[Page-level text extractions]
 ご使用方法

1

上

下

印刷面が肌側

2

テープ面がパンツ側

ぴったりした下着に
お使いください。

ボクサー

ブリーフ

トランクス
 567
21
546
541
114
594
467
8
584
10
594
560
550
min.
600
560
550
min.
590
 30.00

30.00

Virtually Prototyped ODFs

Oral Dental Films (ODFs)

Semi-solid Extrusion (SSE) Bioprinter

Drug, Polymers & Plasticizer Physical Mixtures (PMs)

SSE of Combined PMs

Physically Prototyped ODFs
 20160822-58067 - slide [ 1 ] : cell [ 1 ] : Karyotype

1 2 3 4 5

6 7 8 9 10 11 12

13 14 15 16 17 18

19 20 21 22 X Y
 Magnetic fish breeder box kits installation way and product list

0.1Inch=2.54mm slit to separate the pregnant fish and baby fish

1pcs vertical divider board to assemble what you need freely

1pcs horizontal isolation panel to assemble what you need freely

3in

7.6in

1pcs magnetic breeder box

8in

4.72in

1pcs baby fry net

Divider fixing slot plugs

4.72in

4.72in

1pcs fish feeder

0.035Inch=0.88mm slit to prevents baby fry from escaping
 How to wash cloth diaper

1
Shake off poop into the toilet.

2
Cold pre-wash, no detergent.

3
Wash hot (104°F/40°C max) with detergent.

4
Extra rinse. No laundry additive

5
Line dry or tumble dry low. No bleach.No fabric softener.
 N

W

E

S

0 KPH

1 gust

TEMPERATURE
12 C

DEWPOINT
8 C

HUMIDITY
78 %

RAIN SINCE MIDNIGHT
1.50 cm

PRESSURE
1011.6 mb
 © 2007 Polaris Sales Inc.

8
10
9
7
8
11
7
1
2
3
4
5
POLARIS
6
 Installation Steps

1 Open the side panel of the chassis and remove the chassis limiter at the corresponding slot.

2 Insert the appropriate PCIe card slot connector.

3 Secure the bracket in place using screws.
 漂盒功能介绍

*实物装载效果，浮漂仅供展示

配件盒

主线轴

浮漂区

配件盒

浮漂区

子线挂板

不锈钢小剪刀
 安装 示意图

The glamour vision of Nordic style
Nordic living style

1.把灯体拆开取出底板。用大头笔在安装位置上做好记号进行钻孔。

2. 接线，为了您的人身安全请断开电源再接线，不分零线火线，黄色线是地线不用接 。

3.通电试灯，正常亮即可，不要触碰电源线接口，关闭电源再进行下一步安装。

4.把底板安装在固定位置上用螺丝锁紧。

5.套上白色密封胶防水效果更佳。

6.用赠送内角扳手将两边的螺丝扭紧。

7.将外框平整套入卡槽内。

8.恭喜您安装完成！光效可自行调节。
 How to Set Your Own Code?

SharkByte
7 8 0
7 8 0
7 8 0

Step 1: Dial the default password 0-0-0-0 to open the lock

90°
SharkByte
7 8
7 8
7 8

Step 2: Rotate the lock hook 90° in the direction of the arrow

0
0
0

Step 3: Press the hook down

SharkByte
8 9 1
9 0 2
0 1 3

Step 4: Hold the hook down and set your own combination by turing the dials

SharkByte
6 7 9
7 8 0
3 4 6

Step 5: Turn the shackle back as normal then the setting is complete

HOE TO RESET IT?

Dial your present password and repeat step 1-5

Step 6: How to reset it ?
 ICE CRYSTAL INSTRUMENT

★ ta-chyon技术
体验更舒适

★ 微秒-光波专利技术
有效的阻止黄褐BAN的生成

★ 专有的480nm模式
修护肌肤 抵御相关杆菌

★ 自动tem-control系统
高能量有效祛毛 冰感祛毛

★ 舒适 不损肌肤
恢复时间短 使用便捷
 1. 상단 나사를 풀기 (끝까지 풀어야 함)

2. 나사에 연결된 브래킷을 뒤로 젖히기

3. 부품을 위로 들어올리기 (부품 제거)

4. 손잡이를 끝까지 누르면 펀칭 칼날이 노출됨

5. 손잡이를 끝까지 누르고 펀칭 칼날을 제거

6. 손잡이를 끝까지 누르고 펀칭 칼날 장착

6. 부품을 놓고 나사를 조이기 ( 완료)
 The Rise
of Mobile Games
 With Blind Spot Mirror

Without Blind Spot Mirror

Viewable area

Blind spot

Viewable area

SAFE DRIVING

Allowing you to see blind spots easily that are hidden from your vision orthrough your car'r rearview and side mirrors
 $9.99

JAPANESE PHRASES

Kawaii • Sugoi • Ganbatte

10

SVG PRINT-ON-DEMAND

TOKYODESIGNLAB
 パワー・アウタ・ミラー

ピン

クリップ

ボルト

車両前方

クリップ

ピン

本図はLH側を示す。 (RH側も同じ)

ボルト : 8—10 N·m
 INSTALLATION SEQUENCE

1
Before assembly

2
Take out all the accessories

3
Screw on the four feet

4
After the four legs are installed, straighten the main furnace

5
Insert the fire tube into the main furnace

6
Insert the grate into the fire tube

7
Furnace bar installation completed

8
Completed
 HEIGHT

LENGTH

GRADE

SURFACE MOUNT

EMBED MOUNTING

EXERCISE DIRECTIONS => The records above are to be copied in full, exactly as written.

SOLVED EXERCISE =>
 ご使用方法

1

上

下

印刷面が肌側

2

テープ面がパンツ側

ぴったりした下着に
お使いください。

ボクサー

ブリーフ

トランクス
 567
21
546
541
114
594
467
8
584
10
594
560
550
min.
600
560
550
min.
590
 30.00

30.00

Virtually Prototyped ODFs

Oral Dental Films (ODFs)

Semi-solid Extrusion (SSE) Bioprinter

Drug, Polymers & Plasticizer Physical Mixtures (PMs)

SSE of Combined PMs

Physically Prototyped ODFs
 20160822-58067 - slide [ 1 ] : cell [ 1 ] : Karyotype

1 2 3 4 5

6 7 8 9 10 11 12

13 14 15 16 17 18

19 20 21 22 X Y
 Magnetic fish breeder box kits installation way and product list

0.1Inch=2.54mm slit to separate the pregnant fish and baby fish

1pcs vertical divider board to assemble what you need freely

1pcs horizontal isolation panel to assemble what you need freely

3in

7.6in

1pcs magnetic breeder box

8in

4.72in

1pcs baby fry net

Divider fixing slot plugs

4.72in

4.72in

1pcs fish feeder

0.035Inch=0.88mm slit to prevents baby fry from escaping
 How to wash cloth diaper

1
Shake off poop into the toilet.

2
Cold pre-wash, no detergent.

3
Wash hot (104°F/40°C max) with detergent.

4
Extra rinse. No laundry additive

5
Line dry or tumble dry low. No bleach.No fabric softener.
 N

W

E

S

0 KPH

1 gust

TEMPERATURE
12 C

DEWPOINT
8 C

HUMIDITY
78 %

RAIN SINCE MIDNIGHT
1.50 cm

PRESSURE
1011.6 mb
 © 2007 Polaris Sales Inc.

8
10
9
7
8
11
7
1
2
3
4
5
POLARIS
6
 Installation Steps

1 Open the side panel of the chassis and remove the chassis limiter at the corresponding slot.

2 Insert the appropriate PCIe card slot connector.

3 Secure the bracket in place using screws.
 漂盒功能介绍

*实物装载效果，浮漂仅供展示

配件盒

主线轴

浮漂区

配件盒

浮漂区

子线挂板

不锈钢小剪刀
 安装 示意图

The glamour vision of Nordic style
Nordic living style

1.把灯体拆开取出底板。用大头笔在安装位置上做好记号进行钻孔。

2. 接线，为了您的人身安全请断开电源再接线，不分零线火线，黄色线是地线不用接 。

3.通电试灯，正常亮即可，不要触碰电源线接口，关闭电源再进行下一步安装。

4.把底板安装在固定位置上用螺丝锁紧。

5.套上白色密封胶防水效果更佳。

6.用赠送内角扳手将两边的螺丝扭紧。

7.将外框平整套入卡槽内。

8.恭喜您安装完成！光效可自行调节。
 How to Set Your Own Code?

SharkByte
7 8 0
7 8 0
7 8 0

Step 1: Dial the default password 0-0-0-0 to open the lock

90°
SharkByte
7 8
7 8
7 8

Step 2: Rotate the lock hook 90° in the direction of the arrow

0
0
0

Step 3: Press the hook down

SharkByte
8 9 1
9 0 2
0 1 3

Step 4: Hold the hook down and set your own combination by turing the dials

SharkByte
6 7 9
7 8 0
3 4 6

Step 5: Turn the shackle back as normal then the setting is complete

HOE TO RESET IT?

Dial your present password and repeat step 1-5

Step 6: How to reset it ?
 ICE CRYSTAL INSTRUMENT

★ ta-chyon技术
体验更舒适

★ 微秒-光波专利技术
有效的阻止黄褐BAN的生成

★ 专有的480nm模式
修护肌肤 抵御相关杆菌

★ 自动tem-control系统
高能量有效祛毛 冰感祛毛

★ 舒适 不损肌肤
恢复时间短 使用便捷
 1. 상단 나사를 풀기 (끝까지 풀어야 함)

2. 나사에 연결된 브래킷을 뒤로 젖히기

3. 부품을 위로 들어올리기 (부품 제거)

4. 손잡이를 끝까지 누르면 펀칭 칼날이 노출됨

5. 손잡이를 끝까지 누르고 펀칭 칼날을 제거

6. 손잡이를 끝까지 누르고 펀칭 칼날 장착

6. 부품을 놓고 나사를 조이기 ( 완료)
 The Rise
of Mobile Games
 With Blind Spot Mirror

Without Blind Spot Mirror

Viewable area

Blind spot

Viewable area

SAFE DRIVING

Allowing you to see blind spots easily that are hidden from your vision orthrough your car'r rearview and side mirrors
 $9.99

JAPANESE PHRASES

Kawaii • Sugoi • Ganbatte

10

SVG PRINT-ON-DEMAND

TOKYODESIGNLAB
 パワー・アウタ・ミラー

ピン

クリップ

ボルト

車両前方

クリップ

ピン

本図はLH側を示す。 (RH側も同じ)

ボルト : 8—10 N·m
 INSTALLATION SEQUENCE

1
Before assembly

2
Take out all the accessories

3
Screw on the four feet

4
After the four legs are installed, straighten the main furnace

5
Insert the fire tube into the main furnace

6
Insert the grate into the fire tube

7
Furnace bar installation completed

8
Completed
 HEIGHT

LENGTH

GRADE

SURFACE MOUNT

EMBED MOUNTING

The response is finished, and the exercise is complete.